Las fotocopias de los cuadernos se suman a declaraciones de arrepentidos que fueron producidas por fuera de todos los extremos normativos que regulan el instituto.

  • La prisión preventiva, de modo irregular y arbitrario, habría sido utilizada como elemento extorsivo para producir esas declaraciones.
  • Esto fue confirmado incluso por defensas que denunciaron la utilización de la extorsión como método de “confesión”.
  • Muchos “arrepentidos” se arrepienten de “arrepentirse” e incluso han formulado certificaciones ante escribanos dando cuenta que sus declaraciones fueron producto de un accionar ilícito tanto del Juzgado como del Ministerio Público Fiscal.
  • Las declaraciones no fueron grabadas debidamente, por lo que no pueden ser corroboradas.
  • Es más, el propio fiscal reconoció ante la prensa haber modificado las declaraciones, ocultando o no incluyendo información que se habría brindado en las audiencias.

Párrafo aparte, más allá de la arbitrariedad constante que atraviesa todo el fallo, merecen las circunstancias que, nuevamente, rodean la situación de De Vido. No sólo no hay una sola prueba que lo ubique dando o recibiendo dinero alguno por fuera de los cuadernos, sino que se sostiene ilegítimamente una prisión preventiva que viola expresamente la Constitución Nacional.
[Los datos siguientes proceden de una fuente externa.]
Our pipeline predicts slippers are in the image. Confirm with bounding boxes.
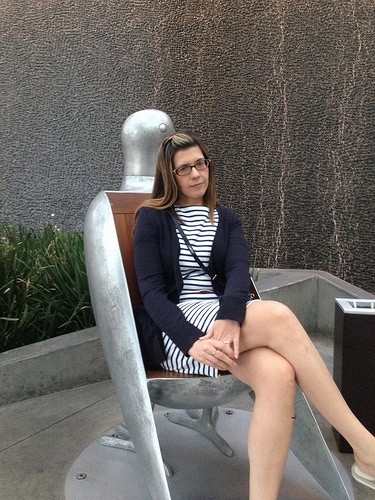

La Cámara siquiera analiza el hecho que, al confirmar la prisión preventiva dispuesta por el magistrado –sin fundamento alguno–, está confirmando una prisión preventiva que pesa sobre un diputado nacional que no fue desaforado por sus pares y por lo tanto, es completamente ilegal.

Los miembros electos democráticamente por el pueblo, tal como lo han hecho con Cristina Kirchner y anteriormente con De Vido en la causa de Río Turbio, deben ser desaforados en razón de los pedidos fundados de la justicia en cada proceso en particular.

Ahora bien, de manera completamente arbitraria se sostiene la necesidad del desafuero para la senadora Kirchner más se obvia el mismo procedimiento correspondiente para el caso del diputado De Vido, en una muestra cada vez más escandalosa de injusticia y manipulación del sistema de justicia.

Tanto es así que uno de los propios camaristas que confirma la resolución, se contradice a sí mismo siendo que en la causa conocida como “la tragedia de Once” actuó conforme lo indica la Constitución Nacional, solicitando el correspondiente desafuero cuando la resolución se encontrase firme.

Los movimientos realizados en el fallo, entonces, no son otra cosa que la confirmación de una aplicación selectiva, desigual, arbitraria e ilegítima del sistema de justicia, en este caso en particular, por dos magistrados que lejos de mostrar la imparcialidad que debe regir el proceso penal, actúan conforme los lineamientos políticos de determinados sectores que no debemos olvidar, son los que actuaron irregularmente a efectos de trasladarlos a ambos, sin concurso alguno, para ejercer funciones en la Cámara Federal de Apelaciones.

Es posible pensar que gracias a estos arranques de injusta violencia institucional a algunos de los funcionarios alcanzados por la resolución de la Cámara tengan que finalmente demostrar su inocencia en un Juicio oral, pero es seguro que algunos de los funcionarios judiciales o del ministerio público que han posibilitado, impulsado, ejecutado, ideado, instigado y ordenado estos dislates violatorios de los derechos humanos más elementales, van a tener que explicar las razones por las cuales han hecho tanto daño al Estado de Derecho de nuestro país, a la convicción republicana de la sociedad y al cuerpo y las almas de aquellos que han recibido caigo penal injustamente.

* Profesor titular de la UBA y abogado defensor de De Vido.